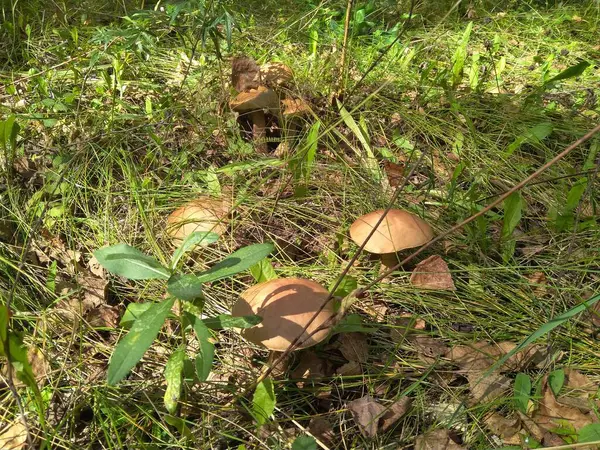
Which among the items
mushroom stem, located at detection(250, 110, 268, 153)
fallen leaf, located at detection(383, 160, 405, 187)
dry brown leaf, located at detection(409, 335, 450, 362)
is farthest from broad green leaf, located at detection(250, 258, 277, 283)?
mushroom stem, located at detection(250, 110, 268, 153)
===============
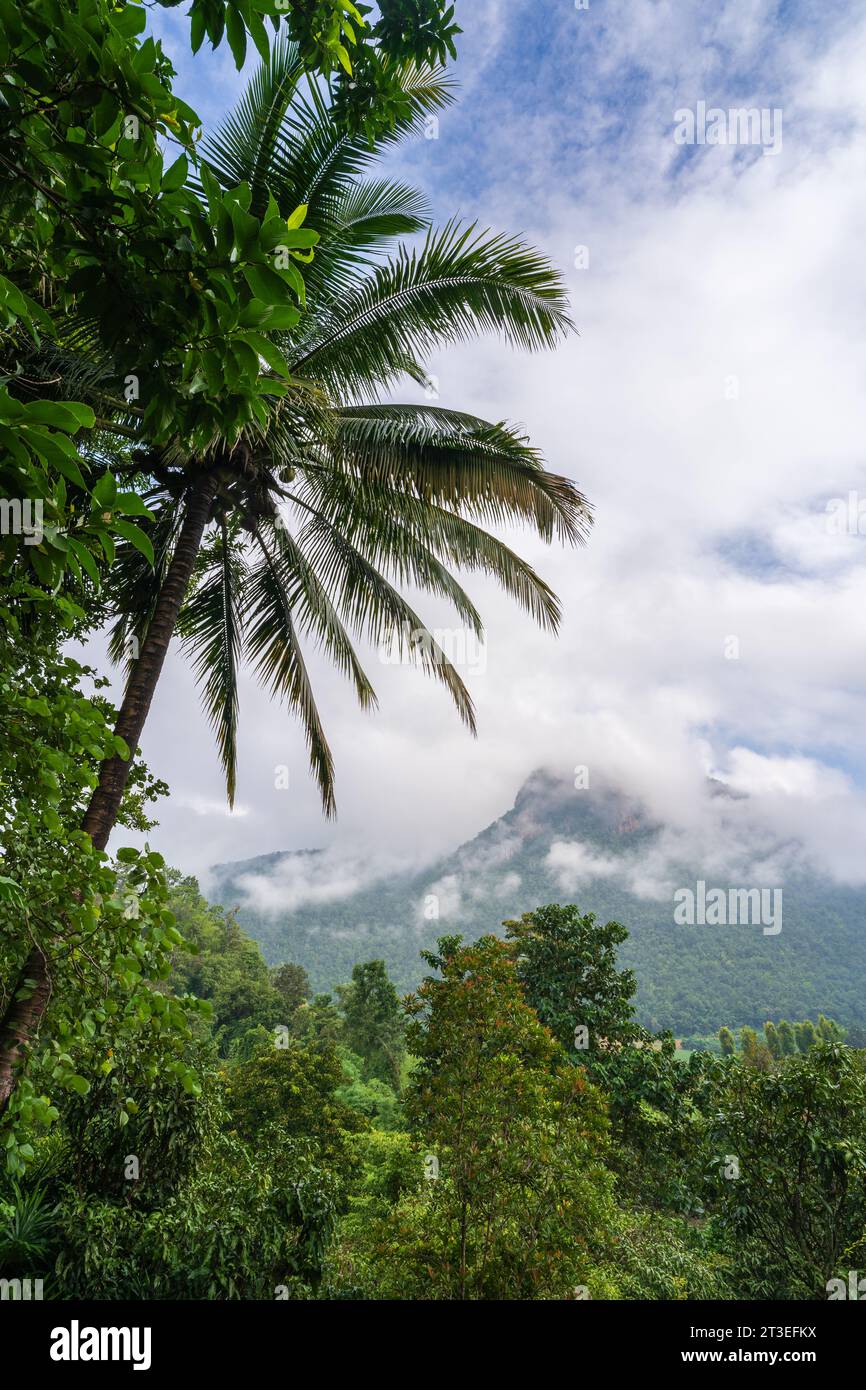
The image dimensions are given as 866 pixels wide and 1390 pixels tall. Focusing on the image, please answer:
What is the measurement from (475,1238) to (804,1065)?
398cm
===============
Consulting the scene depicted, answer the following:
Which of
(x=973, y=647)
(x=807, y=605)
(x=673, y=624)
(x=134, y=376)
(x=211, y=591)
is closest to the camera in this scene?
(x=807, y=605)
===============
### Exercise aim:
Print each line from the items above that contains the string "answer".

### Expected output:
The image dimensions are given as 866 pixels wide and 1390 pixels tall. Focusing on the image, please answer:
Consulting the scene depicted, answer the following:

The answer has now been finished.